Publicly, the tea party professes to wish to stay within the realm of Republicanism while shifting to the party to the right (you can put a check mark next to that one). In reality, they have no interest in climbing the old rungs of power. Ted Cruz, with a face like a Goomba from Super Mario Brothers, fancies himself as the new Barack Obama, a junior junior senator who too could grasp the presidency in a few years time. Though now reviled by many of his colleagues, Cruz has achieved something that Sarah Palin and Michele Bachmann and Marco Rubio were only able to do for fleeting moments -- ideological leadership of the tea party. He has gambled that he will remain the face of that movement as the one who has done the most in Congress to bring its goals to fruition.

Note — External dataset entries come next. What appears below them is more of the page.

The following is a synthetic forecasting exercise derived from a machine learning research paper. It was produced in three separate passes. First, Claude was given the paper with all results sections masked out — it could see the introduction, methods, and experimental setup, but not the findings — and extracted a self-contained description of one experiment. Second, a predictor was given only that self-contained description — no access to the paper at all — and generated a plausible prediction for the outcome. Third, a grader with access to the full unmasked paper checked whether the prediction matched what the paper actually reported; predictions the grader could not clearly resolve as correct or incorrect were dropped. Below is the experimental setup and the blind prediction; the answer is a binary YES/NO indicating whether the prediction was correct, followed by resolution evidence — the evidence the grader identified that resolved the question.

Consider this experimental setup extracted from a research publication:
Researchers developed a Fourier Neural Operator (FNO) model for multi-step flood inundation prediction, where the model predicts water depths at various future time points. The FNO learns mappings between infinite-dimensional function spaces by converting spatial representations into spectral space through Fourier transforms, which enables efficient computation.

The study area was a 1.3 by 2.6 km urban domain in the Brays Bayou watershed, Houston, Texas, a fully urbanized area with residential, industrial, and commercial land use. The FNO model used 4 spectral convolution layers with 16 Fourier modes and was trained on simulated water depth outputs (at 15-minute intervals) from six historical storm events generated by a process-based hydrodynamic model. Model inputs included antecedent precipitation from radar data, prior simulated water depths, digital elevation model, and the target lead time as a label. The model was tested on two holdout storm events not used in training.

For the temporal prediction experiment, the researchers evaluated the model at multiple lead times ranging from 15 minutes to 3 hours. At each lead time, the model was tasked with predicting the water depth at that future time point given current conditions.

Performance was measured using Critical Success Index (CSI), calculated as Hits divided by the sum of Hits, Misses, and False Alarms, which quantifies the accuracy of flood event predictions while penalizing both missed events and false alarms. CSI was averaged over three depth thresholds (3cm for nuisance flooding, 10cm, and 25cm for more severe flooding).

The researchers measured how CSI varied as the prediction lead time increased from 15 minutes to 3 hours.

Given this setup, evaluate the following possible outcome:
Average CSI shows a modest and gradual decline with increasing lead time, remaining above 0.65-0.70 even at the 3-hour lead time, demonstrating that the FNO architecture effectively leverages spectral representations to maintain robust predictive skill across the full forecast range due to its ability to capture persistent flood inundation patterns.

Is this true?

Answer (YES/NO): YES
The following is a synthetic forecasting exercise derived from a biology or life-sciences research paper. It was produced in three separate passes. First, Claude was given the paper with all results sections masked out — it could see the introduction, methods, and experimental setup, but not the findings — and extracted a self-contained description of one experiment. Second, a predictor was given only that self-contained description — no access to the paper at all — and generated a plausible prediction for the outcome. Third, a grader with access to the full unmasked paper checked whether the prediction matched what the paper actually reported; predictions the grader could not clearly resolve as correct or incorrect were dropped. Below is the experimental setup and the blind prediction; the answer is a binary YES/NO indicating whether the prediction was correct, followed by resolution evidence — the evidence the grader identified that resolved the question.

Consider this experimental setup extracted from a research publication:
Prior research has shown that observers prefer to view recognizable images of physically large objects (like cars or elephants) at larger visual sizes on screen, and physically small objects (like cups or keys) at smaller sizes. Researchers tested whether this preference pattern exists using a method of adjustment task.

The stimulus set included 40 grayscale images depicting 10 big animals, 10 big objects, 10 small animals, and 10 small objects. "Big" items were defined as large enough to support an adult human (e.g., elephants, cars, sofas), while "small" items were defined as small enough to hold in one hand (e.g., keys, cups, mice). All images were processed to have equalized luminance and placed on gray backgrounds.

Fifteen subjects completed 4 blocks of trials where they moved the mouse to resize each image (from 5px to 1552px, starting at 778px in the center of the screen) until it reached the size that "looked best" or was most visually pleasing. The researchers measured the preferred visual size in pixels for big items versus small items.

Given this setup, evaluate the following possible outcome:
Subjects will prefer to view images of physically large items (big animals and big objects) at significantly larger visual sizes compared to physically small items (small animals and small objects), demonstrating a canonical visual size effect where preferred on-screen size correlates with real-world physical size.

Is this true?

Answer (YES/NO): YES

Yes, there will be other players with strong national presences -- Rand Paul and Paul Ryan, to name a couple. But Cruz has done what neither of them were willing to do -- step onto a limb and really, truly advocate for the policies that the tea party passionately professes. Cruz is betting that by walking through the fire, he will be embraced as a "true" conservative, if your idea of conservatism is anarchy. Ryan, in tagging along with Mitt Romney, has already shown that he is willing to compromise, no matter how many austere budget proposals he crafts over the next few years.

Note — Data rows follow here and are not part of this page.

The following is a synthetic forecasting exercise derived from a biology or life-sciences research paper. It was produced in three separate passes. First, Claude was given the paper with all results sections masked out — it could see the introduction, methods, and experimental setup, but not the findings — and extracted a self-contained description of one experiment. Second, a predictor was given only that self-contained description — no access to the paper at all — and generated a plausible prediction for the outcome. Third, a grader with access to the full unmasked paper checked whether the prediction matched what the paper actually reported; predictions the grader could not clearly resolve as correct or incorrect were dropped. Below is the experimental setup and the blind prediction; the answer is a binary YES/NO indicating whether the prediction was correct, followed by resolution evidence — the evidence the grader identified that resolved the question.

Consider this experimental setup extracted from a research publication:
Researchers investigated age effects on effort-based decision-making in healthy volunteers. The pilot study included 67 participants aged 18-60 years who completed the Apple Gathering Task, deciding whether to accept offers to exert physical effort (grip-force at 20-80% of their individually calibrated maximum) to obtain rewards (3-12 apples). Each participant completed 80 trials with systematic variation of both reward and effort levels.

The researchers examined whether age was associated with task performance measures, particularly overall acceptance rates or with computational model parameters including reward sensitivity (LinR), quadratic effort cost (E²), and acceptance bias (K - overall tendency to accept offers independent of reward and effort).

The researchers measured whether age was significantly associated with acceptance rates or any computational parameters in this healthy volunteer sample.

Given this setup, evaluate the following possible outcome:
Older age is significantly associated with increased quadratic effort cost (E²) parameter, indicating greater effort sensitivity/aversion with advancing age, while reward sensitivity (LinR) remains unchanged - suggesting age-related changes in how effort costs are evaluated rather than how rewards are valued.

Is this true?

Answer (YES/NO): NO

Cruz is not willing to compromise. He has shown that he can dominate through alienation, pandering to a core core group of tea partiers who will not be shut up. And he can hog the media spotlight for as long as he likes -- radicalism, after all, is sexy. Tea partiers, unlike most other political movements, aren't interested in legislative achievements. They are interested in legislative dysfunction in order to sow their own distrust of government throughout the general populace. They have achieved this goal with spectacular success.
Consider how thoroughly the credibility of the federal government has been undermined by this latest spectacle. President Obama comes across as detached and impotent; Speaker Boehner even more so. The lack of camaraderie or chemistry between them certainly hasn't helped. Tea partiers are frequently referred to as "not living in reality" and "childish." While I wholeheartedly agree, I usually don't get what I want in an argument by insulting the other person's intelligence.

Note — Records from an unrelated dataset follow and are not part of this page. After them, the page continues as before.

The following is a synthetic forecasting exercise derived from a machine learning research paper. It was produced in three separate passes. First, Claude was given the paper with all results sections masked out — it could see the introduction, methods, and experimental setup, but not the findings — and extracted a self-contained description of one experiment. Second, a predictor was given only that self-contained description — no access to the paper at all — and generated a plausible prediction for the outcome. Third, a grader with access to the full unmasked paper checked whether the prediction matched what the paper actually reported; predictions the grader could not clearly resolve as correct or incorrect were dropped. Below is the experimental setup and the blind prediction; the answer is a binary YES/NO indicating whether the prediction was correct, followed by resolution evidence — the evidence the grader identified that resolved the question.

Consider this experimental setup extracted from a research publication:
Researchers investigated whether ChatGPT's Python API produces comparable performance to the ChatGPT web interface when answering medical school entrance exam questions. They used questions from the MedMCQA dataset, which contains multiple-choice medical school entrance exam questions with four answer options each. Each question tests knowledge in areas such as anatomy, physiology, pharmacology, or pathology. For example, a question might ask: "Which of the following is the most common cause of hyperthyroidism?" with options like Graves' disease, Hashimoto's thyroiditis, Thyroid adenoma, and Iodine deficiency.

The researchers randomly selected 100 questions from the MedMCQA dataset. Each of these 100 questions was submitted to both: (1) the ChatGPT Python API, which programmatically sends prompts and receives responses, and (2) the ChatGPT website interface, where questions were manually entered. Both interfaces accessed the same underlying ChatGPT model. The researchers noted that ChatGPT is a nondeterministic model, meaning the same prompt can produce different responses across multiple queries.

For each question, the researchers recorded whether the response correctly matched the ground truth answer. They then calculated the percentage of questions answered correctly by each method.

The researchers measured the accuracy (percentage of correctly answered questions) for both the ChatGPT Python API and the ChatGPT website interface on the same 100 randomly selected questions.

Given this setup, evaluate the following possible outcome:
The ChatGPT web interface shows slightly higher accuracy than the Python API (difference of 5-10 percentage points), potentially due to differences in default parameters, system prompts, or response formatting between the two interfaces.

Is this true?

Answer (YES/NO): NO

And on the individual level, those of us who draw salaries from the federal government (myself included) are more anxious and nervous than ever. The harm the crisis has done will lead to another round of political turnover. With incumbents about to be thrown out again, Congress looks more like a turnaround school than a legislative body.
It's nothing new for political parties to realign, and for third parties for fracture off old ones (think Strom Thurmond and the Dixiecrats, who ran on a segregationist platform in 1948 and captured some Deep South states, which the tea party could certainly accomplish). What seems new is that the tea party is doing this from within. For now, they refuse to set off on their own. What we are witnessing is a struggle within a coalition forged between Boehner-McCain Republicans and Cruz-Paul tea partiers. The two-party system has brought us great stability for a century at the cost of ideological purity; the hyper-patriotic tea party is ironically fueling the possibility of European-style coalition government. And European countries (i.e. Belgium) can go months without a government even forming.
The real question is when they will all drop the charade and stop pretending that Boehner is in charge. The Democrats seem convinced that he is a bulwark against true radicalism, but his place in history is that of an ineffective placeholder.
So when the tea party becomes an official political party on the ballot, it will have to decide with whom to align in the House of Representatives. Will it try to shift back into the Republican fold, with its own discrete congressional leader for negotiations? Or will we see something like the United Kingdom's latest election, where the Conservatives, after winning a plurality, allied with the Liberal Democrats against the Labour Party?
It is a terrifying time to be an American dependent upon the federal government in matters big and small (which, really, is all of us). But as we start to rely more on ourselves and less on each other, no longer trusting that government can solve problems, the tea party dream will have been realized. That's their long game, and the victory is all but won.